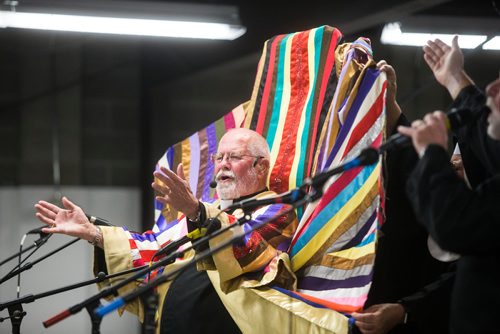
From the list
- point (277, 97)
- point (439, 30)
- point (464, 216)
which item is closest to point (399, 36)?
point (439, 30)

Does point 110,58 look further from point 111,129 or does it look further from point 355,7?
point 355,7

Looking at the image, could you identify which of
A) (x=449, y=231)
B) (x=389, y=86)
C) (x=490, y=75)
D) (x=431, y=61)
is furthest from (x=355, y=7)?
(x=449, y=231)

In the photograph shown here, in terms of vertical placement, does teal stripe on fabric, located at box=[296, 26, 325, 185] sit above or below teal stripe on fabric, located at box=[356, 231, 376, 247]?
above

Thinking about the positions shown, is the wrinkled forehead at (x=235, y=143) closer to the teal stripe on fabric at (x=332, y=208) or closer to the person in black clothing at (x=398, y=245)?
the teal stripe on fabric at (x=332, y=208)

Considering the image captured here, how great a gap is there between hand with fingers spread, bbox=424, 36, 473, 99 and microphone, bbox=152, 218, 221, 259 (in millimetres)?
833

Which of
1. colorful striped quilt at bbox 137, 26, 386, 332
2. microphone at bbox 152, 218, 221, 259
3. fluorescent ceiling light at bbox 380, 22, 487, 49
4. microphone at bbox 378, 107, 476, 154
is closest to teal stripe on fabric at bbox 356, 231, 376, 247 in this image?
colorful striped quilt at bbox 137, 26, 386, 332

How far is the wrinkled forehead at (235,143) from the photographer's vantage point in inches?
136

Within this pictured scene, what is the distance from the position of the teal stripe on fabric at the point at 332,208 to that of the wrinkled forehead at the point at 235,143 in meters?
0.55

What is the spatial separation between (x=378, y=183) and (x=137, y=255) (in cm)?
107

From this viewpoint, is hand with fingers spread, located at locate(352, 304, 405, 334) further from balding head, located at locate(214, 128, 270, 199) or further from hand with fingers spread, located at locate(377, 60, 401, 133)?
balding head, located at locate(214, 128, 270, 199)

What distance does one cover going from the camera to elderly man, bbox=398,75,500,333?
2086 millimetres

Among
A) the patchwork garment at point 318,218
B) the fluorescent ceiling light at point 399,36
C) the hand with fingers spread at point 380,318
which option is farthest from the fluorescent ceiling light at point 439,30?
the hand with fingers spread at point 380,318

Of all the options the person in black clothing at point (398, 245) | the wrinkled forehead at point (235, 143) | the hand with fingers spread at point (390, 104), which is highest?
the hand with fingers spread at point (390, 104)

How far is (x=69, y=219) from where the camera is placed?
3.29 m
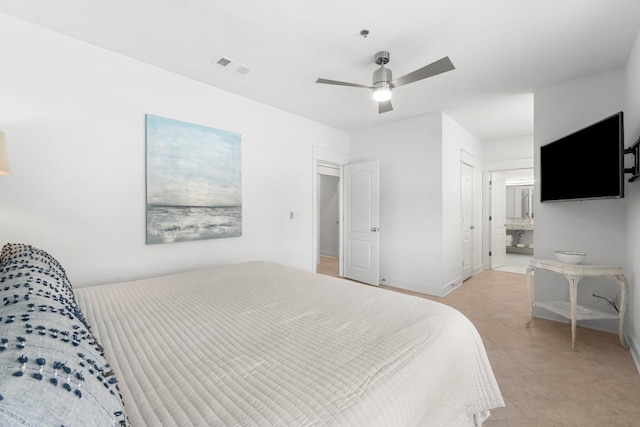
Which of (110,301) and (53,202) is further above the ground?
(53,202)

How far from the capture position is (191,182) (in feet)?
9.16

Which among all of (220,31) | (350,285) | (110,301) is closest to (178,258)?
(110,301)

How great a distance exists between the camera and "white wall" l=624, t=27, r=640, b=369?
2.15 meters

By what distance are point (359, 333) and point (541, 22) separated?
8.31 feet

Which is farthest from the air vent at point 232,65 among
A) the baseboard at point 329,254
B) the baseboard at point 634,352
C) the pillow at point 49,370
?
the baseboard at point 329,254

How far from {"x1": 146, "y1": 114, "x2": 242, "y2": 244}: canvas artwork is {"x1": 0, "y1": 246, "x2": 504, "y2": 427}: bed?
1.02 metres

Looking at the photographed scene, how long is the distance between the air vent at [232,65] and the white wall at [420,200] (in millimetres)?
2467

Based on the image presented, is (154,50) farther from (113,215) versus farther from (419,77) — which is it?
(419,77)

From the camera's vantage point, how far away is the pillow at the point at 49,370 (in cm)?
45

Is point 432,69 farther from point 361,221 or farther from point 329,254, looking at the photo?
point 329,254

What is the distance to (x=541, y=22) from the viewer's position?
1.98 meters

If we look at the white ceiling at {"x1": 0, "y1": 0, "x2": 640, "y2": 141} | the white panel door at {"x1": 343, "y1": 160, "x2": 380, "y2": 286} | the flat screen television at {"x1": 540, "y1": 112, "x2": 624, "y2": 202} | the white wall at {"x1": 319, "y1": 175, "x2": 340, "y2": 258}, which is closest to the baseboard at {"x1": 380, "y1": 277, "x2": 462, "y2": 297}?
the white panel door at {"x1": 343, "y1": 160, "x2": 380, "y2": 286}

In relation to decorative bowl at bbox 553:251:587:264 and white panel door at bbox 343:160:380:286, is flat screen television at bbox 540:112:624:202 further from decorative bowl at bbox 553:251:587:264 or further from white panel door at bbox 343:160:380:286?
white panel door at bbox 343:160:380:286

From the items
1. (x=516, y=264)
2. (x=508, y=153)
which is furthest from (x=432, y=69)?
(x=516, y=264)
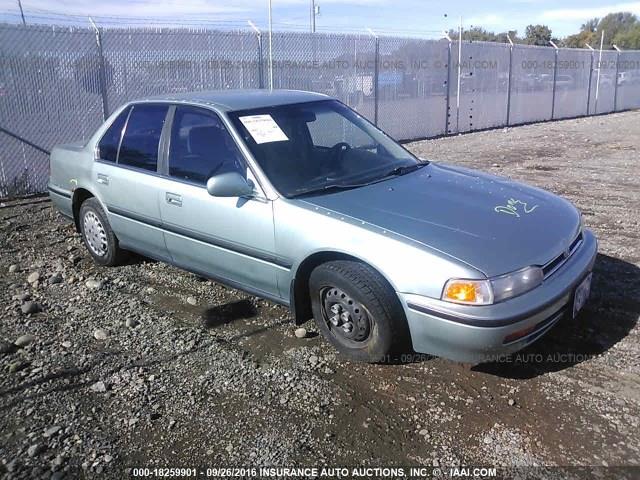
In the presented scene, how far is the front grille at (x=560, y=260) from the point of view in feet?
10.7

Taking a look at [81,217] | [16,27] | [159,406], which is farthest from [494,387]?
[16,27]

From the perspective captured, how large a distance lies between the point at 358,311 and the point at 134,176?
7.57 ft

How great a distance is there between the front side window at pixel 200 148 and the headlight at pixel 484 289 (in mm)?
1638

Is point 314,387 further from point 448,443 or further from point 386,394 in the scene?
point 448,443

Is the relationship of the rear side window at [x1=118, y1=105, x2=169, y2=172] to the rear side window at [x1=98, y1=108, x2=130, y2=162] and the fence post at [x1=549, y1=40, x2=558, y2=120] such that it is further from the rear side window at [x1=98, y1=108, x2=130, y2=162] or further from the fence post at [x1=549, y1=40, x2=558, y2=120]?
the fence post at [x1=549, y1=40, x2=558, y2=120]

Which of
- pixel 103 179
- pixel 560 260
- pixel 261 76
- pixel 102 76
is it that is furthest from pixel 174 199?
pixel 261 76

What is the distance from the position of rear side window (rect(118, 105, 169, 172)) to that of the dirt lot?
3.49ft

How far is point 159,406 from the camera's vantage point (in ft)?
10.6

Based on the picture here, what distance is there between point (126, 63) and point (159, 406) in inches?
294

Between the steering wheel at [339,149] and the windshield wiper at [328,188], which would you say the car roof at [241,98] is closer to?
the steering wheel at [339,149]

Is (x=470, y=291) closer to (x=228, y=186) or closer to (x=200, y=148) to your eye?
(x=228, y=186)

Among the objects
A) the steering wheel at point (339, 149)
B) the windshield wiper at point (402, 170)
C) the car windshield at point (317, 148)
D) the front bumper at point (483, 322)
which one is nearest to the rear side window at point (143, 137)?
the car windshield at point (317, 148)

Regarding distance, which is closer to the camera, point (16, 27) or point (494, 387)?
point (494, 387)

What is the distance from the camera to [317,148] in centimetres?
426
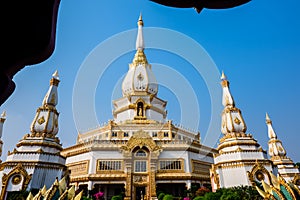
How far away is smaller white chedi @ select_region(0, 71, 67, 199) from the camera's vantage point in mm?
20125

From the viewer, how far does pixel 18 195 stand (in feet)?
62.3

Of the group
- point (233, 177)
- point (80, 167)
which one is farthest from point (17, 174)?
point (233, 177)

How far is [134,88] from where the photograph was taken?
42344 mm

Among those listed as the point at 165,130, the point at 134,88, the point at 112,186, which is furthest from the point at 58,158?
the point at 134,88

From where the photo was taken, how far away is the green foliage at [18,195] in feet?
60.8

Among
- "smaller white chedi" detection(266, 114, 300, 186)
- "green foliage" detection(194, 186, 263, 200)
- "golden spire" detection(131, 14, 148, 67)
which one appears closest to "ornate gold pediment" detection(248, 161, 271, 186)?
"green foliage" detection(194, 186, 263, 200)

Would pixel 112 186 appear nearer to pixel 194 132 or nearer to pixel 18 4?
pixel 194 132

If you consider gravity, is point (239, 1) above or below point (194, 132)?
below

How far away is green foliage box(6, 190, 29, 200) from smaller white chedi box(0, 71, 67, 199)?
32cm

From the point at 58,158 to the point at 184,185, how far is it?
1581 cm

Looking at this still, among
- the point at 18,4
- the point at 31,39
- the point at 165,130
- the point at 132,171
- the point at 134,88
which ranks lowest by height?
the point at 31,39

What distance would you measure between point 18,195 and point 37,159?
3.49 meters

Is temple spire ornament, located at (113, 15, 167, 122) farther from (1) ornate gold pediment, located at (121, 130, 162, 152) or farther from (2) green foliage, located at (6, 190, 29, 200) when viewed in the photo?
(2) green foliage, located at (6, 190, 29, 200)

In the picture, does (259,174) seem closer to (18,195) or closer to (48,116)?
(18,195)
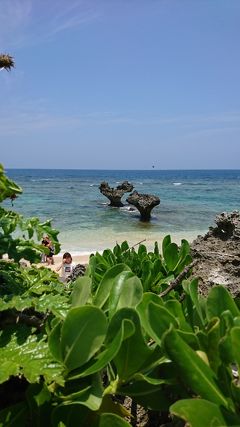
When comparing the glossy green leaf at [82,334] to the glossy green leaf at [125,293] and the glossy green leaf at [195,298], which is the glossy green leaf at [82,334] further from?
the glossy green leaf at [195,298]

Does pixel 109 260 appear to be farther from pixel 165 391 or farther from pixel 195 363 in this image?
pixel 195 363

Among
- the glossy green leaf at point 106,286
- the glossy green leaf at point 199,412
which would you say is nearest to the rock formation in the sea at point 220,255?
the glossy green leaf at point 106,286

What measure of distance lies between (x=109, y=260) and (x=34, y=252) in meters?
1.23

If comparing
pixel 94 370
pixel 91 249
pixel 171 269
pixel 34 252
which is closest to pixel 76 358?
pixel 94 370

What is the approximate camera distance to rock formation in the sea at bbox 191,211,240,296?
2223 mm

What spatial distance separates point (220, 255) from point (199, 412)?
1.83m

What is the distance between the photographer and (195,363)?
779 mm

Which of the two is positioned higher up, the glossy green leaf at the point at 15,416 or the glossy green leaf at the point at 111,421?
the glossy green leaf at the point at 111,421

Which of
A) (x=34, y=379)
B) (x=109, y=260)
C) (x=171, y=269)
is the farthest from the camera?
(x=109, y=260)

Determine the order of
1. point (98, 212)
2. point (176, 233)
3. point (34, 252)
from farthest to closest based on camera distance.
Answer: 1. point (98, 212)
2. point (176, 233)
3. point (34, 252)

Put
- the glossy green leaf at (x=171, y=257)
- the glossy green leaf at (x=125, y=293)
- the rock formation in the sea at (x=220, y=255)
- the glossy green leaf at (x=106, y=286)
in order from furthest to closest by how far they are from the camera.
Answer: the glossy green leaf at (x=171, y=257)
the rock formation in the sea at (x=220, y=255)
the glossy green leaf at (x=106, y=286)
the glossy green leaf at (x=125, y=293)

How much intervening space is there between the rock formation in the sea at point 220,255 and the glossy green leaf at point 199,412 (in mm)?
1443

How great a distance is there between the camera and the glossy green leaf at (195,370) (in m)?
0.77

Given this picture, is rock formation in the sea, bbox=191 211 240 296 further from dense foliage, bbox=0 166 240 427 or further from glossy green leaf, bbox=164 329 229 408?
glossy green leaf, bbox=164 329 229 408
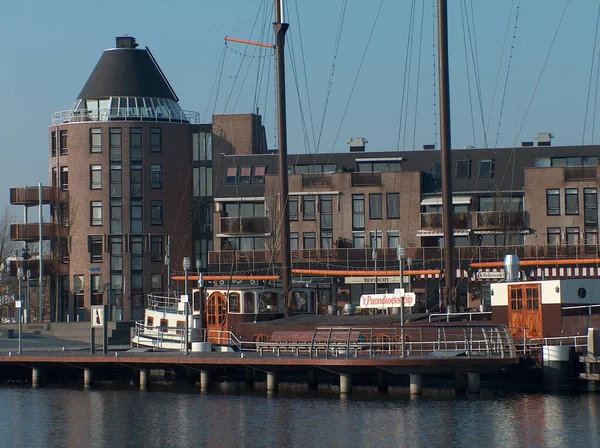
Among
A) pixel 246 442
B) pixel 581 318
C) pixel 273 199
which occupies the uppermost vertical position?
pixel 273 199

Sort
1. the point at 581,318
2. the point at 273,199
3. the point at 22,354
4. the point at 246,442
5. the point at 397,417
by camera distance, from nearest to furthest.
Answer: the point at 246,442 → the point at 397,417 → the point at 581,318 → the point at 22,354 → the point at 273,199

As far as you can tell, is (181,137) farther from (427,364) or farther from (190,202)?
(427,364)

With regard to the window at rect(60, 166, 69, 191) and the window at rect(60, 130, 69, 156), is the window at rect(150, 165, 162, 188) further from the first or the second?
the window at rect(60, 130, 69, 156)

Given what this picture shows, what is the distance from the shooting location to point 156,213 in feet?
321

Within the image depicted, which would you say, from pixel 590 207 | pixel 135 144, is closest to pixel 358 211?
pixel 590 207

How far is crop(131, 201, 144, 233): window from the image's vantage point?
319ft

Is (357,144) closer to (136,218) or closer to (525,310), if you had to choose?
(136,218)

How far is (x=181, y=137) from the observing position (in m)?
99.2

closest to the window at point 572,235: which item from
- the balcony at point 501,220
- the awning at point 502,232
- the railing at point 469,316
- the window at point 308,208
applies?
the awning at point 502,232

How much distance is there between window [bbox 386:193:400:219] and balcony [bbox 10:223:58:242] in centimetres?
2587

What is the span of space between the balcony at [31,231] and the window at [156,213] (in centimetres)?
743

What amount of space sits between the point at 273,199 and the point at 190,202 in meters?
11.2

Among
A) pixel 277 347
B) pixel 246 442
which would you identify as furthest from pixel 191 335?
pixel 246 442

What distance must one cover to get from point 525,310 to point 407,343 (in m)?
6.88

_ _ _

■ What to produce
Extract the closing run of lines, starting with the one containing "As far as you" and ending at the last, exactly as written.

■ Complete answer
As far as you can tell, is (181,137) farther from (427,364) or farther from (190,202)?
(427,364)

With regard to the window at rect(60, 166, 69, 191) and the window at rect(60, 130, 69, 156), is the window at rect(150, 165, 162, 188) further from the first or the second?
the window at rect(60, 130, 69, 156)

Given what this picture shows, what is the distance from the shooting location to point 156,213 in feet?
321

Within the image depicted, which would you say, from pixel 590 207 | pixel 135 144, is closest to pixel 358 211?
pixel 590 207

How far is crop(131, 201, 144, 233): window from the image's vantage point?
319ft

Is (357,144) closer to (136,218) or closer to (525,310), if you had to choose?
(136,218)

How far is (x=181, y=137) from the observing position (in m)?
99.2

closest to the window at point 572,235: which item from
- the balcony at point 501,220
- the awning at point 502,232
- the railing at point 469,316
- the window at point 308,208
applies?
the awning at point 502,232

How much distance is there between window [bbox 386:193:400:219] and balcony [bbox 10:223:58:242] in centimetres?
2587

What is the span of space between the balcony at [31,231] and the window at [156,213] (in centimetres)?
743

What amount of space sits between the point at 273,199 and the point at 190,202 in meters?
11.2

Among
A) pixel 277 347
B) pixel 246 442
which would you identify as furthest from pixel 191 335?
pixel 246 442

What distance must one cover to get from point 525,310 to point 407,343 (in m)?
6.88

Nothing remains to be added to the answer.